“A steam launch conveyed us to Nagasaki and, once there, we took a jinrikisha for a memorable mountain ride of five miles along a road called the Mogi. We ascended gradually from the sea level and soon the loveliest view was spread before us.
“On our right, looking downward, were the sea and the city rising in terraces from the water – the hillsides covered with foliage, all sparkling in the morning light. On our left, foothills and beyond these the mountains.
“We stopped at a Japanese tea house to rest the jinrikisha men, and soon after we came to a point in the landscape said to be represented in the opera of Madame Butterfly. Reaching the Mogi, we found another tea house and we all alighted and roamed around the point where we had a magnificent far reaching panorama. The descent was quite as enjoyable, and altogether we voted the ride an entire success.”

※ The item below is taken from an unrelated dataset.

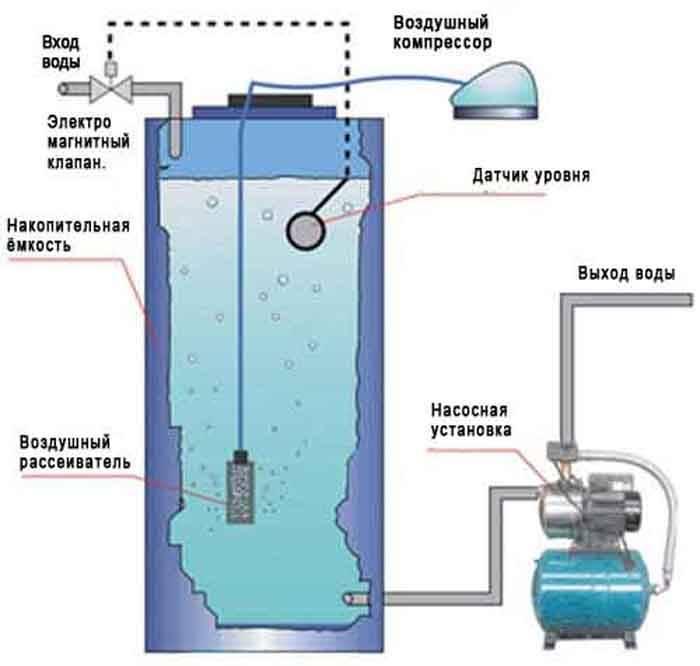 Лучшие методы обезжелезивания воды из скважины до питьевой!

– Travels in the Far East, Ellen Mary (Hayes) Peck, 1909
“Mogi, a small port overlooking the Gulf of Omura 5 mi. SE of Nagasaki, is a popular resort and is oftentimes made the point of departure for Unzen. Steamer across Chijima Bay to Obama in about 3 hrs ¥1 1st cl. The road to Mogi leads out through the E quarter of the port, thence over the hills and across a wide valley dotted with rice fields, bamboo groves, and farmsteads, with busy water wheels. jinriki 2 men for the round trip ¥2.40 time about 3 hrs. A tramway is in process of building. Mogi Hotel ¥2.50 Am pl.”
– Terry’s Japanese Empire, T. Phillip Terry, 1914.